Rabbiner Milgrom berichtete von seinen Erfahrungen in Israel-Palästina mit seinen palästinensischen Nachbarn und bedauerte den immer weniger möglichen Kontakt. Seit zwei Jahren lebt er in Berlin und versucht in Deutschland über die Möglichkeiten des Zusammenlebens aufzuklären.
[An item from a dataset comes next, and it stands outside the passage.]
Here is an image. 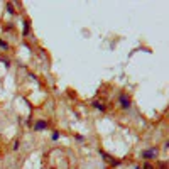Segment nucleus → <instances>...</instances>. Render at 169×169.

Diese Erfahrung der Gemeinsamkeit brachte auch Cemalettin Özdemir mit nach Deutschland: In Südostanatolien war der Kontakt zwischen Christen, Juden und Muslimen normal – und genau zu diesem Zustand möchten die Mitglieder der Jüdisch-Islamischen Gesellschaft zurückkommen. „Wir wollen wieder gewinnen, was verloren gegangen ist“ – fasste Milgrom das Ziel der JIG zusammen. 
 
Letzte Meldung: Jeremy Milgrom hat inzwischen die Möglichkeit bekommen, mit dem Kritiker der JIG, Arno Hamburger, zu sprechen. Auch Ali-Nihat Koç hat bei einem Gespräch versöhnliche Töne angeschlagen – die noch auf Erwiderung warten. (PK)

 
Dr. Sabine Schiffer ist Leiterin des Instituts für Medienverantwortung in Erlangen, www.medienverantwortung.de[[www.medienverantwortung.de]]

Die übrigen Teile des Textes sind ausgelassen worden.